Pricing: Free (1 seat, 5k traces/month), Plus USD 39/user/mo, base traces USD 2.50/1k (14-day retention), extended traces USD 5.00/1k (400-day retention), enterprise custom. Startup Plan available for early-stage companies with discounted rates.
Integration: Native LangChain (minimal code changes), limited outside LangChain. Setup ~30 min. LangSmith Fetch CLI brings trace access into terminals and IDEs.
Strengths: Best for LangChain users, excellent prompt management, dataset evaluation.

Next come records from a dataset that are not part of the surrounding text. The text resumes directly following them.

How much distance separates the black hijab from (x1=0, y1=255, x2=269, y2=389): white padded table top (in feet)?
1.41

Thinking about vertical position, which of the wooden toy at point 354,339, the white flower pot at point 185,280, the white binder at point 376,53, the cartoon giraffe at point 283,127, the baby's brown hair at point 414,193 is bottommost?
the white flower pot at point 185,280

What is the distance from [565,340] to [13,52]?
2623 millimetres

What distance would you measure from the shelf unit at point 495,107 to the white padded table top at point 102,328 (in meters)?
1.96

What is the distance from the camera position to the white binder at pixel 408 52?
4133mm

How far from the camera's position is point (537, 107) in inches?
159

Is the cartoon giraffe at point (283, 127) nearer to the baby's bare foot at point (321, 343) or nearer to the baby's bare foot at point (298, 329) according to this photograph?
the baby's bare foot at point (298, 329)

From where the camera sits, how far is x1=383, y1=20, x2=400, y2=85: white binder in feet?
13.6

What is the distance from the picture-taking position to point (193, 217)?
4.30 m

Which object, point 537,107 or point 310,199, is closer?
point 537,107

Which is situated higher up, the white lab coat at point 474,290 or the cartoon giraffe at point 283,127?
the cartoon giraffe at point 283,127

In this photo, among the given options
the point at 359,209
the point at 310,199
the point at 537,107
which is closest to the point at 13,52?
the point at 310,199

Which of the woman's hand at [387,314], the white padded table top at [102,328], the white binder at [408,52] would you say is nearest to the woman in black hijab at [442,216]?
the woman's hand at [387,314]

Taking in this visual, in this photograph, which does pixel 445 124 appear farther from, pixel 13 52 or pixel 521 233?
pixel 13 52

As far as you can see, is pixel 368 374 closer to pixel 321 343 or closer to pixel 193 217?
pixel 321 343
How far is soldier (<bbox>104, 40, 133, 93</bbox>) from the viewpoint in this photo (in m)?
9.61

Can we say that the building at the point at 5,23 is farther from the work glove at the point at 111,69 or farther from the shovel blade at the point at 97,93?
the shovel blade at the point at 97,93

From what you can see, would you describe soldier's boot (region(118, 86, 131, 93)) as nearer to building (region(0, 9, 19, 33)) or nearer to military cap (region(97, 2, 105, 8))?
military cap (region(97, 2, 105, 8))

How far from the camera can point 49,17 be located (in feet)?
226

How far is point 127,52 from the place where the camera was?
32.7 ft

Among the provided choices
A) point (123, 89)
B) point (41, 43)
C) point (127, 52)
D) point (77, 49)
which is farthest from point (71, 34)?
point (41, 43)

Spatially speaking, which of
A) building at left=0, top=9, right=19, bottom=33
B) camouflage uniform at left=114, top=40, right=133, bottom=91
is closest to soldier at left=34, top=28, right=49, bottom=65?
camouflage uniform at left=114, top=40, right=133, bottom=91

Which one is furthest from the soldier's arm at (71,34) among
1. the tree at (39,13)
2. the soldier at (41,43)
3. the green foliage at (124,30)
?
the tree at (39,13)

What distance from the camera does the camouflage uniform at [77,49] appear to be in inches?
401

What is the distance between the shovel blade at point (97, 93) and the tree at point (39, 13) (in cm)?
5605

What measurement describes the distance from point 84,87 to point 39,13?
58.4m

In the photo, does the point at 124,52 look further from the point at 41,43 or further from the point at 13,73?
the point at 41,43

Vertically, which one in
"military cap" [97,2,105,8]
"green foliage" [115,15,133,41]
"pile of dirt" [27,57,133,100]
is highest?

Fleet adds enterprise-grade agent lifecycle management. - Weaknesses: LangChain lock-in, closed source, can be expensive at scale with per-trace pricing.
Best for: MVP-stage founders deep in LangChain wanting fast, comprehensive visibility. The Startup Plan makes it more accessible for early-stage teams.

Helicone

Proxy-based observability with one-line integration. ⚠️ Acquired by Mintlify and transitioned to maintenance mode (security updates and bug fixes only). New feature development has stopped. Helicone

Core capabilities: Logs requests/responses, caching, cost tracking, rate limiting, custom properties, 100+ LLMs supported, Anthropic prompt caching monitoring, Go SDK, and LangGraph integration.
Deployment: Cloud (Cloudflare workers), self-hosted optional.
Pricing: Free 10k requests/mo; Pro USD 79/mo; Team USD 799/mo (SOC-2, HIPAA). Startup discount available (50% off first year for companies under 2 years old with less than $5M in funding).
Integration: Change API base URL; 15-min setup; 1–2 lines of code.
Strengths: Fastest time-to-value for basic monitoring.
Weaknesses: Maintenance mode — no new features planned. Limited evaluation, less depth than SDK-based, proxy dependency. Mintlify is integrating Helicone’s technology into its own knowledge infrastructure, so the platform’s long-term future is uncertain.
Best for: Teams already using Helicone that don’t need new features. For new projects, consider Langfuse, Braintrust, or Pydantic Logfire instead.

Langfuse

Open-source platform for prompt management and collaborative development. Acquired by ClickHouse in January 2026 as part of ClickHouse’s $400M Series D (valuing ClickHouse at $15B). MIT license preserved, no feature gates added.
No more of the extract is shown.